__Text segment__
---------------

Discovering the Solway Firth

The Solway Firth is attracting increasing attention from scholars, these including one of our ‘Firths and Fjords’ conference speakers, Professor Ted Cowan, who referred to it in his excellent Dornoch paper from earlier this year as ‘Scotland’s forgotten frontier littoral’. Ann Lingard’s guest blog post is a different kind of contribution, which spans disciplinary boundaries in a convincing and refreshing manner. Ann’s area for study covers both sides of the estuary. It is an original approach, one which, in my opinion, allows her to identify, with verve, a history and a present that connects the adjacent coasts of England and Scotland in ways that are rarely studied. This is a piece of writing which conveys a great passion for the firth, its people, its currents, channels and margins – physical, social and cultural –  all of this highlighting Ann’s profound knowledge and sense of what can be both an appealing and troublesome place for those that spend their lives around or on it. (David)

The Solway Firth is special amongst firths and fjords in that it separates two nations, Scotland and England. The land borders were ‘debated’ for several centuries, but the marine border is a dotted line on a chart, invisible on the water.

The upper stretches of the sea and coasts are protected by a variety of conservation designations – European, English, Scottish. Although shell-fisheries and ‘heritage’ fisheries like stake-netting and haaf-netting have different rules and quotas each side of Solway, trawlers cross the ‘border’ as the weather and tides demand. Excellent cross-boundary organisations like the Solway Firth Partnership pull together the disparate threads of fisheries and conservation; lifeboat and coastguard teams from both countries work together.

---------------

Items from a dataset
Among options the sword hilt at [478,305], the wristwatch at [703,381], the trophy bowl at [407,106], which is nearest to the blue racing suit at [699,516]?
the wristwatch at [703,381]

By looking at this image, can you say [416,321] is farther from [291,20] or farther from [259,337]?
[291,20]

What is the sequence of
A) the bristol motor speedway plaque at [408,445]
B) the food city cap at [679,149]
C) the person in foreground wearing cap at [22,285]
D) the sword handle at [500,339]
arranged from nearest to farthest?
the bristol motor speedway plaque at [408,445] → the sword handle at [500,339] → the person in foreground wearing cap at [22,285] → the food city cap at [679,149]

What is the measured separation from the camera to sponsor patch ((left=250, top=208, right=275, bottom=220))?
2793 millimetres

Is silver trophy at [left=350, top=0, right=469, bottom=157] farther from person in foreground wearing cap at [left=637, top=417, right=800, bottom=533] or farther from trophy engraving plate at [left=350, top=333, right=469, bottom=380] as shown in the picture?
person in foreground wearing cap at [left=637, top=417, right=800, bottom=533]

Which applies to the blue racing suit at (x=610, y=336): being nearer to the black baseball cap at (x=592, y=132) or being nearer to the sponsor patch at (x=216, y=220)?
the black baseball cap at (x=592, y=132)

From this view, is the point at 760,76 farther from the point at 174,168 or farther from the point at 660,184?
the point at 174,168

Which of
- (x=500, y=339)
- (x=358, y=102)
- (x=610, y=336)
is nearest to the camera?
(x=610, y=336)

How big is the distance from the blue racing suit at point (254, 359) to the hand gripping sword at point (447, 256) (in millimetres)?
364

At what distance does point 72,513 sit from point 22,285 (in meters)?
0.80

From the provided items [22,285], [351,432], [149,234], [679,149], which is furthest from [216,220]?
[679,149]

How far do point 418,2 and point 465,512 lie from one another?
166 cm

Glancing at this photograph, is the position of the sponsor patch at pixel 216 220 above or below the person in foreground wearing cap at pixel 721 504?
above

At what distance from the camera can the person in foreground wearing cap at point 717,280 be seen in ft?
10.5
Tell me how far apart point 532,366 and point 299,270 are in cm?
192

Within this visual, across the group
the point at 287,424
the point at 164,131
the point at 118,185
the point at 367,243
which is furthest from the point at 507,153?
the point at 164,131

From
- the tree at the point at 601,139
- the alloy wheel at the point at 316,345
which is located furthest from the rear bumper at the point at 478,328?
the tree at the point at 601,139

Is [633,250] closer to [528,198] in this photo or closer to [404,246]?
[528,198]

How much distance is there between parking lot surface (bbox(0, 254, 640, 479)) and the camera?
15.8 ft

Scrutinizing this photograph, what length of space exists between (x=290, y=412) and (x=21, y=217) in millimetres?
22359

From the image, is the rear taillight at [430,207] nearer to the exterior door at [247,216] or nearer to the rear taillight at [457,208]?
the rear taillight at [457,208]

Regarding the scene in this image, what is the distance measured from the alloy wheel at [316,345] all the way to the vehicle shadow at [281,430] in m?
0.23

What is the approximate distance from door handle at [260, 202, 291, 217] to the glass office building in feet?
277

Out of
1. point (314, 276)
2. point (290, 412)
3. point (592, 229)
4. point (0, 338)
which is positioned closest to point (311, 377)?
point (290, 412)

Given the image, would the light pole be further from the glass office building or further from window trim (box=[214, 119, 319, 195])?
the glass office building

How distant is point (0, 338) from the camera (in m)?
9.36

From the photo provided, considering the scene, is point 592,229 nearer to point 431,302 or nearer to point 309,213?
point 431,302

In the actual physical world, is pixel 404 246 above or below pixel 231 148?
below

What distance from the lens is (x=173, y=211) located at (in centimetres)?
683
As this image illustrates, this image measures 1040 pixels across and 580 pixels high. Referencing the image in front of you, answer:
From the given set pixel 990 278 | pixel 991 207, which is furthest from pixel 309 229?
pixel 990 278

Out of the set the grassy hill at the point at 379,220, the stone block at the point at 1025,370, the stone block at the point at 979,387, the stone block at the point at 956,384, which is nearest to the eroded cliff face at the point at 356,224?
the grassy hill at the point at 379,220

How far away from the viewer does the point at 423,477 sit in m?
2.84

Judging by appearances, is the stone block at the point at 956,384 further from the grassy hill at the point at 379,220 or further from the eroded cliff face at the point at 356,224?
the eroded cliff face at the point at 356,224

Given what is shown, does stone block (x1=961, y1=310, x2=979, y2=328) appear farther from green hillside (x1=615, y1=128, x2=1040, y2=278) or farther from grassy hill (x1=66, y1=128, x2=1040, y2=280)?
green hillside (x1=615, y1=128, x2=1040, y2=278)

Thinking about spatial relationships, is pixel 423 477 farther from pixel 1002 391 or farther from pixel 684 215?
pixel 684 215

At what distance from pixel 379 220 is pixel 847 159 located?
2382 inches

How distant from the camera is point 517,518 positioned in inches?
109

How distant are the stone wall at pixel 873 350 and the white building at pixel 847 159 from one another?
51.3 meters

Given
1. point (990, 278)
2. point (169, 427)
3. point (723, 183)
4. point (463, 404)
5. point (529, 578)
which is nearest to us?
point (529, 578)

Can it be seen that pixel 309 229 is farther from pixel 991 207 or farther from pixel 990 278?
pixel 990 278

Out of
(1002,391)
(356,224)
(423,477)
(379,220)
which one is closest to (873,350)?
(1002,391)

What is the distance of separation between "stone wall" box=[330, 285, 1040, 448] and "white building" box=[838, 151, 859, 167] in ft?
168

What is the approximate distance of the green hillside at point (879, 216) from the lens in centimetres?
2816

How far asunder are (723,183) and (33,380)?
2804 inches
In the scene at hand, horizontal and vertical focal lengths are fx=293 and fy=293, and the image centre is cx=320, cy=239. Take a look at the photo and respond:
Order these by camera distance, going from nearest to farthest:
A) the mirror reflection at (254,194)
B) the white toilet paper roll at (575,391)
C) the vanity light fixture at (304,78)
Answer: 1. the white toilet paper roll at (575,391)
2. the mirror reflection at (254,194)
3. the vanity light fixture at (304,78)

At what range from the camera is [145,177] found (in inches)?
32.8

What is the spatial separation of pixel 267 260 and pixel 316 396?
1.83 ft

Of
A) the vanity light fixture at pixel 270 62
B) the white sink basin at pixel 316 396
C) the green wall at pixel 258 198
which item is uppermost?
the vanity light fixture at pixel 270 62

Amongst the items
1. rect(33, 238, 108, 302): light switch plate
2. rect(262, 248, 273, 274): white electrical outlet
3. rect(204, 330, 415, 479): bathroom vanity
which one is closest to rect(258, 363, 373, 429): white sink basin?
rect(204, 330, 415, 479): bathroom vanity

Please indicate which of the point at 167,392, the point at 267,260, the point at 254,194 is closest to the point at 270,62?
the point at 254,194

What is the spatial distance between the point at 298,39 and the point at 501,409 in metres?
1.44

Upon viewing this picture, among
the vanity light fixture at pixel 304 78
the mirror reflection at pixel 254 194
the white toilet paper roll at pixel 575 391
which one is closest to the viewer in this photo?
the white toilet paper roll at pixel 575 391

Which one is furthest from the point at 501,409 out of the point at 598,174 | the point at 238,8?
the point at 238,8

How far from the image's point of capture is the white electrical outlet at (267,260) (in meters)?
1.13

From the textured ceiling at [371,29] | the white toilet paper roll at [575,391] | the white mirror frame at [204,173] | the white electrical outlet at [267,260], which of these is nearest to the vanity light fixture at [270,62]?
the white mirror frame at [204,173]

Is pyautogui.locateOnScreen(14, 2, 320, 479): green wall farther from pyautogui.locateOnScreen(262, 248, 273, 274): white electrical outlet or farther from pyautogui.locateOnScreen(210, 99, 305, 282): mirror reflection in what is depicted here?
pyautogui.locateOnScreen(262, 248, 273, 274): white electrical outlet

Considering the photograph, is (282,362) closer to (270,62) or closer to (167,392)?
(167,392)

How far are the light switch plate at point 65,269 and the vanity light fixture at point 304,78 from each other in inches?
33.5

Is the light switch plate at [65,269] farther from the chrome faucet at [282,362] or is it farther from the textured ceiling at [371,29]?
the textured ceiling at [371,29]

---------------

__Request 1__
Reproduce the entire Solway Firth passage precisely as it appears.
__Request 2__
Write out, word for word, the lines of the records running from the line that contains "Out of the set" through the line that contains "2382 inches", inclusive.

__Written reply 1__
Discovering the Solway Firth

The Solway Firth is attracting increasing attention from scholars, these including one of our ‘Firths and Fjords’ conference speakers, Professor Ted Cowan, who referred to it in his excellent Dornoch paper from earlier this year as ‘Scotland’s forgotten frontier littoral’. Ann Lingard’s guest blog post is a different kind of contribution, which spans disciplinary boundaries in a convincing and refreshing manner. Ann’s area for study covers both sides of the estuary. It is an original approach, one which, in my opinion, allows her to identify, with verve, a history and a present that connects the adjacent coasts of England and Scotland in ways that are rarely studied. This is a piece of writing which conveys a great passion for the firth, its people, its currents, channels and margins – physical, social and cultural –  all of this highlighting Ann’s profound knowledge and sense of what can be both an appealing and troublesome place for those that spend their lives around or on it. (David)

The Solway Firth is special amongst firths and fjords in that it separates two nations, Scotland and England. The land borders were ‘debated’ for several centuries, but the marine border is a dotted line on a chart, invisible on the water.

The upper stretches of the sea and coasts are protected by a variety of conservation designations – European, English, Scottish. Although shell-fisheries and ‘heritage’ fisheries like stake-netting and haaf-netting have different rules and quotas each side of Solway, trawlers cross the ‘border’ as the weather and tides demand. Excellent cross-boundary organisations like the Solway Firth Partnership pull together the disparate threads of fisheries and conservation; lifeboat and coastguard teams from both countries work together.

__Written reply 2__
Out of the set the grassy hill at the point at 379,220, the stone block at the point at 1025,370, the stone block at the point at 979,387, the stone block at the point at 956,384, which is nearest to the eroded cliff face at the point at 356,224?
the grassy hill at the point at 379,220

How far away from the viewer does the point at 423,477 sit in m?
2.84

Judging by appearances, is the stone block at the point at 956,384 further from the grassy hill at the point at 379,220 or further from the eroded cliff face at the point at 356,224?
the eroded cliff face at the point at 356,224

Given what is shown, does stone block (x1=961, y1=310, x2=979, y2=328) appear farther from green hillside (x1=615, y1=128, x2=1040, y2=278) or farther from grassy hill (x1=66, y1=128, x2=1040, y2=280)?
green hillside (x1=615, y1=128, x2=1040, y2=278)

Thinking about spatial relationships, is pixel 423 477 farther from pixel 1002 391 or farther from pixel 684 215?
pixel 684 215

At what distance from pixel 379 220 is pixel 847 159 located?
2382 inches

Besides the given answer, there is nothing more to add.